STATED GOAL A>
Summarize the passage on Aldo Moro in two sentences.
STATED GOAL B>
Reproduce the passage on Aldo Moro word for word, everything from "This year exactly" down to "behind this assassination?".

------ GIVEN PASSAGE ------

The murder of Aldo Moro is an undoubted signature of the covert actions perpetrated by the dark, proverbial ‘cloak-and-dagger’ circles which acted for years ‘outside’ of the world order of a country which formally belonged to the ‘Western democracies’.

This year exactly 40 years have passed since the kidnapping and the assassination of one of the most prominent Italian politicians Aldo Moro.

It was an unprecedented event in modern political history of Italy which has not ceased to stir interest among the general public. One wonders why Aldo Moro was assassinated? Who was behind this assassination?

What was the role of the secret societies in Moro’s brutal assassination? What were their paymasters’ geopolitical goals behind this heinous crime which at the time was marked as the brutal attack on democracy?

Ultimately, ‘can the Moro case’ be explained without an analysis of a broader epoch-related context which was characterized as the cold war conflict of the two great super powers: the USA and the USSR?

These are but a few questions related to one of the most turbulent periods in the recent Italian history. One thing is certain. The murder of Aldo Moro is an undoubted signature of the covert actions perpetrated by the dark, proverbial ‘cloak-and-dagger’ circles which acted for years ‘outside’ of the world order of a country which formally belonged to the ‘Western democracies’.

What is known today is that these circles ‘invisible to the public gaze’ were meant to control Italian political elite and to direct their activities towards the politics of the US hegemony, not allowing the leftists to ever come to power.

Who was Aldo Moro?

Aldo Moro (born in Maglie near Bari, Italy on 23 September 1916–9 May 1978) had a successful political career. As a member of Demo-Christian Party (Christian Democracy) he was elected in 1946 in the Constituent Assembly of Italy and from 1948 he was a representative in the Parliamentary House of the Republic of Italy). He was a professor of the institutions of law and criminal procedure at the University of Bari, and then until his tragic death he was a lecturer at the University of Rome.

He was the President of the Parliamentary group of the Demo-Christian Party, and then Minister of Justice (1955–1957), and then Minister of Education (1957–1959), Demo-Christian Party Secretary (1959–1964), the President of the coalition governments of the left centre Demo-Christians, social-democrats, republicans, socialists (1963–1968), Minister of Foreign Affairs (1969–1972 and 1973–1974), and the president of the government again (1974–1976). He was elected President of the Party in 1976.

------ ITEMS ------

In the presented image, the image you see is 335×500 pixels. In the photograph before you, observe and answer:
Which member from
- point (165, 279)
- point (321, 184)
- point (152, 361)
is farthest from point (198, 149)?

------

REPLY A>
Forty years after the kidnapping and assassination of Italian politician Aldo Moro, the passage asks who was behind the crime and what role secret societies played. It calls the murder a signature of covert "cloak-and-dagger" circles that were meant to steer the Italian political elite toward US hegemony and keep the left from power, and it outlines Moro's career in Christian Democracy, which included posts as Minister of Justice, Education and Foreign Affairs, head of government, and Party President in 1976.

REPLY B>
This year exactly 40 years have passed since the kidnapping and the assassination of one of the most prominent Italian politicians Aldo Moro.

It was an unprecedented event in modern political history of Italy which has not ceased to stir interest among the general public. One wonders why Aldo Moro was assassinated? Who was behind this assassination?